Department of Hepatobiliary Surgery, The First Affiliated Hospital of Xi'an Jiaotong University, Xi'an, 710061, Shaanxi, China.
Department of Industrial Engineering, School of Mechanical Engineering, Northwestern Polytechnical University, Xi'an, 710072, Shaanxi, China.
Surg Endosc. 2023 Jul;37(7):5453-5463. doi: 10.1007/s00464-023-10056-3. Epub 2023 Apr 11.
Polyp size of 10 mm is insufficient to discriminate neoplastic and non-neoplastic risk in patients with gallbladder polyps (GPs).

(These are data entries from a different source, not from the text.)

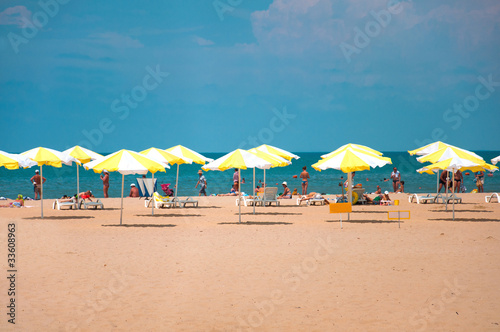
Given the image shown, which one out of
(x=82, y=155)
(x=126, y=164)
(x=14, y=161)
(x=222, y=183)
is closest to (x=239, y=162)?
(x=126, y=164)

The aim of the study is to develop a Bayesian network (BN) prediction model to identify neoplastic polyps and create more precise criteria for surgical indications in patients with GPs lager than 10 mm based on preoperative ultrasound features.
A BN prediction model was established and validated based on the independent risk variables using data from 759 patients with GPs who underwent cholecystectomy from January 2015 to August 2022 at 11 tertiary hospitals in China. The area under receiver operating characteristic curves (AUCs) were used to evaluate the predictive ability of the BN model and current guidelines, and Delong test was used to compare the AUCs.

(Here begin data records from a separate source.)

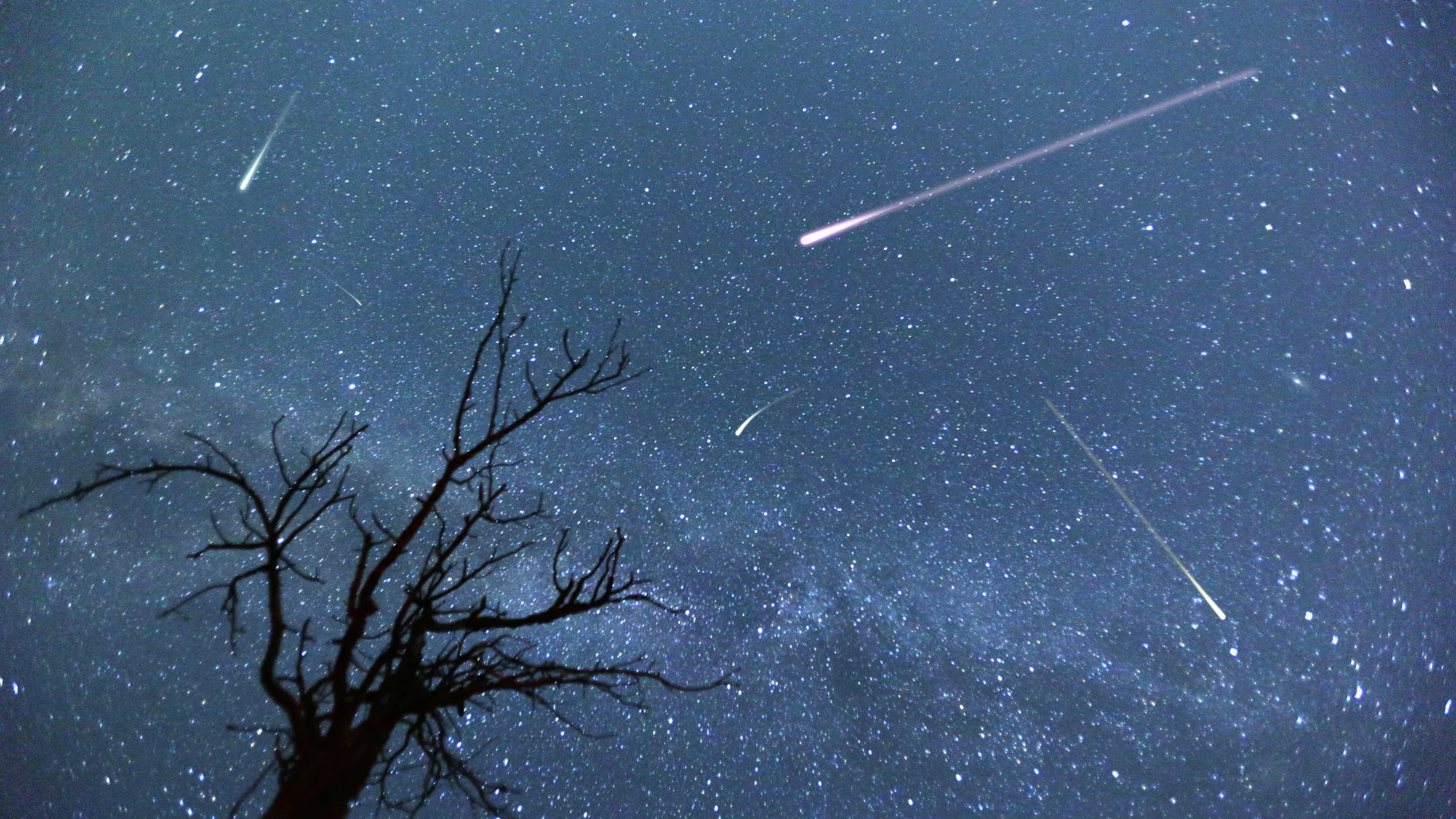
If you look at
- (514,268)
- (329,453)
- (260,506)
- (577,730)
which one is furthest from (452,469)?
(577,730)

The mean values of polyp cross-sectional area (CSA), long, and short diameter of neoplastic polyps were higher than those of non-neoplastic polyps (P < 0.0001). Independent neoplastic risk factors for GPs included single polyp, polyp CSA ≥ 85 mm , fundus with broad base, and medium echogenicity. The accuracy of the BN model established based on the above independent variables was 81.88% and 82.35% in the training and testing sets, respectively. Delong test also showed that the AUCs of the BN model was better than that of JSHBPS, ESGAR, US-reported, and CCBS in training and testing sets, respectively (P < 0.05).
A Bayesian network model was accurate and practical for predicting neoplastic risk in patients with gallbladder polyps larger than 10 mm based on preoperative ultrasound features.
胆囊息肉(GPs)患者的息肉大小为 10mm 不足以区分肿瘤性和非肿瘤性风险。本研究旨在建立一种贝叶斯网络(BN)预测模型,以识别肿瘤性息肉,并根据术前超声特征为大于 10mm 的 GPs 患者制定更精确的手术指征标准。
本研究基于来自中国 11 家三级医院的 759 例接受胆囊切除术的 GPs 患者的数据,使用独立风险变量建立和验证 BN 预测模型。采用受试者工作特征曲线下面积(AUC)评估 BN 模型和现行指南的预测能力,并采用 Delong 检验比较 AUC。
肿瘤性息肉的息肉横截面积(CSA)、长径和短径的平均值均高于非肿瘤性息肉(P < 0.0001)。GPs 的独立肿瘤危险因素包括单发息肉、息肉 CSA≥85mm、基底宽的基底部和中等回声。基于上述独立变量建立的 BN 模型在训练集和测试集中的准确率分别为 81.88%和 82.35%。Delong 检验还显示,BN 模型在训练集和测试集中的 AUC 均优于 JSHBPS、ESGAR、US 报告和 CCBS(P < 0.05)。
基于术前超声特征,贝叶斯网络模型可准确、实用地预测大于 10mm 的胆囊息肉患者的肿瘤性风险。